** Task directions **
Copy only the lines between the one containing "Consultants in Karachi" and the end of the records, both included, leaving out pictures.
------ Entries provided ------
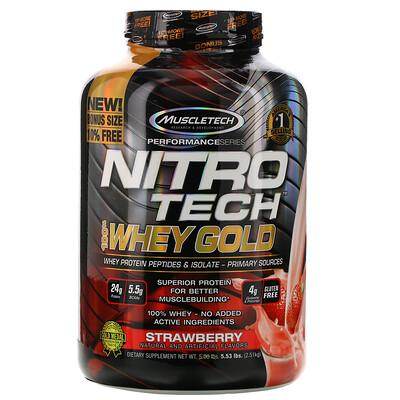 Фото - Nitro Tech, 100% Whey Gold, со вкусом клубники, 2,51кг (5,53фунта) gold standard 100 % whey со вкусом соленой карамели 819 г 1 81 фунта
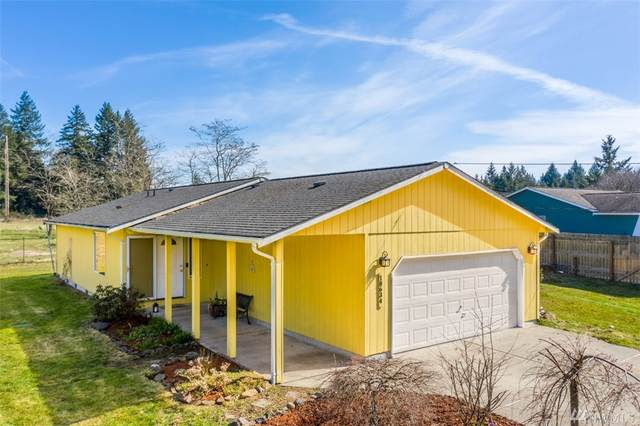 18634 Citrus St SW, Rochester, WA 98579 (#1581267) :: The Shiflett Group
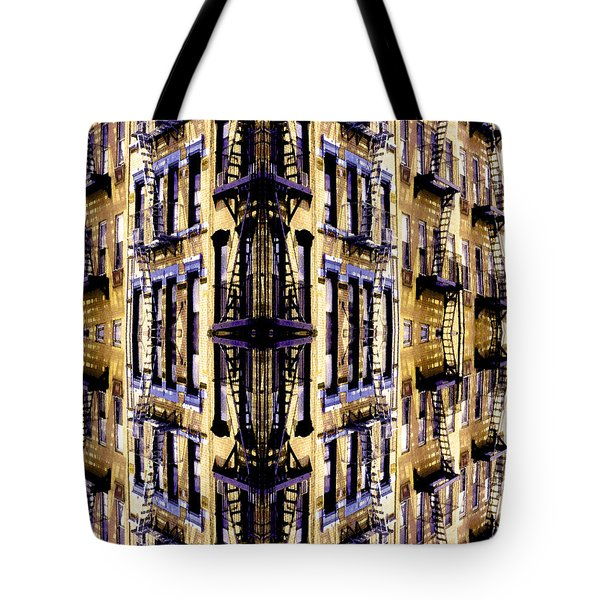 Fire Escapes - New York City Tote Bag by Linda  Parker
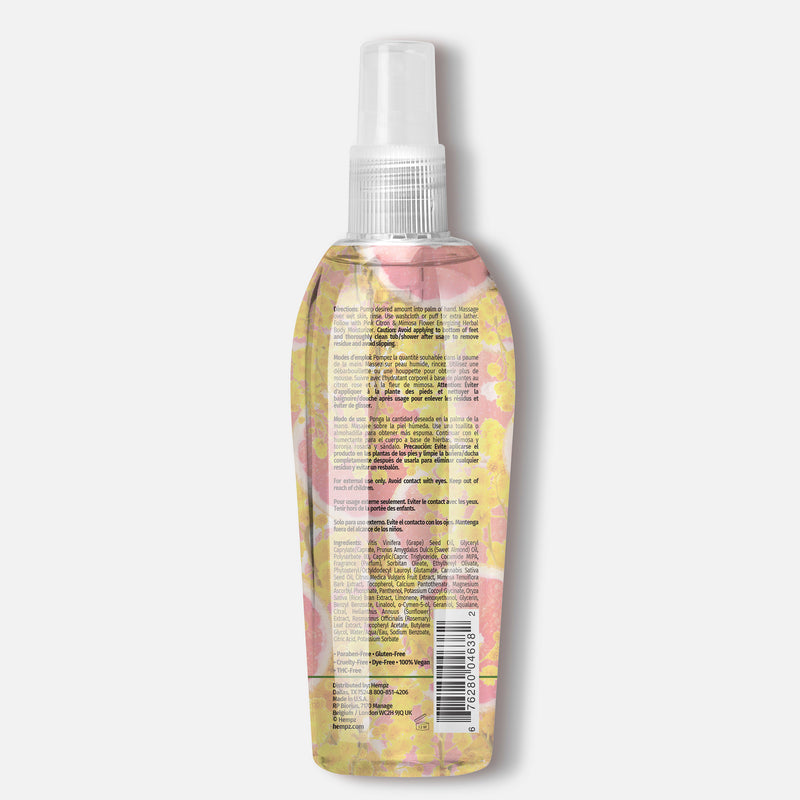Hempz Fresh Fusions Pink Citron & Mimosa Flower Energizing Hydrating Herbal Cleansing Oil, Back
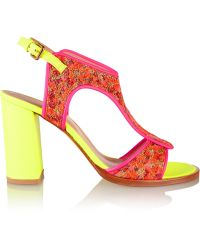 6849380467115 Markus Lupfer - Neon Leather And Brocade Sandals - Lyst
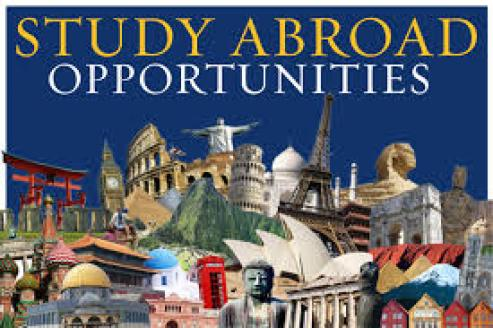 Consultants in Karachi Study Abroad Malaysia, Canada, UK, USA, Australia, China, Ireland, UAE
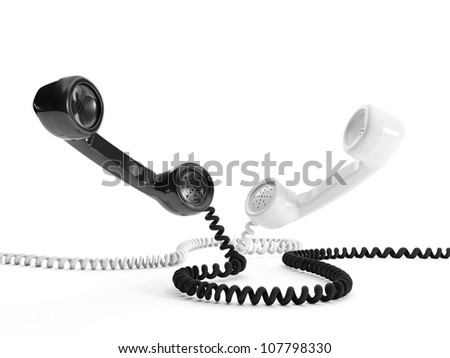 3d illustration: Two handsets black and white - stock photo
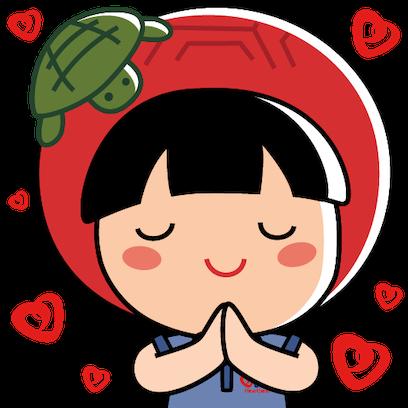 UOB Heartbeat x AngKuKuehGirl messages sticker-1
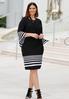 Plus Size Stripe Trim Midi Dress alternate view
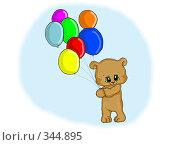 Купить «Медвежонок держит разноцветные воздушные шарики», иллюстрация № 344895 (c) Лена Кичигина / Фотобанк Лори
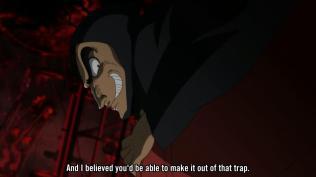 kouji, you're probably right (2)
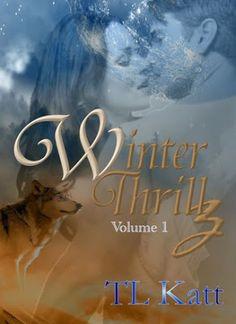 Tome Tender: Winter Thrillz by T.L. Katt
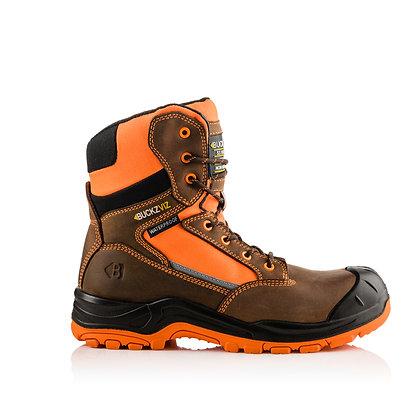 Buckler Boots Buckz Viz Safety Lace/Zip Boot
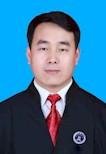 河南律师尚旭辉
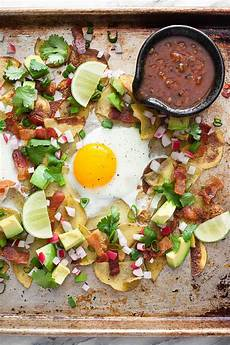 whole30 breakfast nachos a calculated whisk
------
** Solution **
 Consultants in Karachi Study Abroad Malaysia, Canada, UK, USA, Australia, China, Ireland, UAE
 3d illustration: Two handsets black and white - stock photo
 UOB Heartbeat x AngKuKuehGirl messages sticker-1
 Plus Size Stripe Trim Midi Dress alternate view
 Купить «Медвежонок держит разноцветные воздушные шарики», иллюстрация № 344895 (c) Лена Кичигина / Фотобанк Лори
 kouji, you're probably right (2)
 Tome Tender: Winter Thrillz by T.L. Katt
 Buckler Boots Buckz Viz Safety Lace/Zip Boot
 河南律师尚旭辉
 whole30 breakfast nachos a calculated whisk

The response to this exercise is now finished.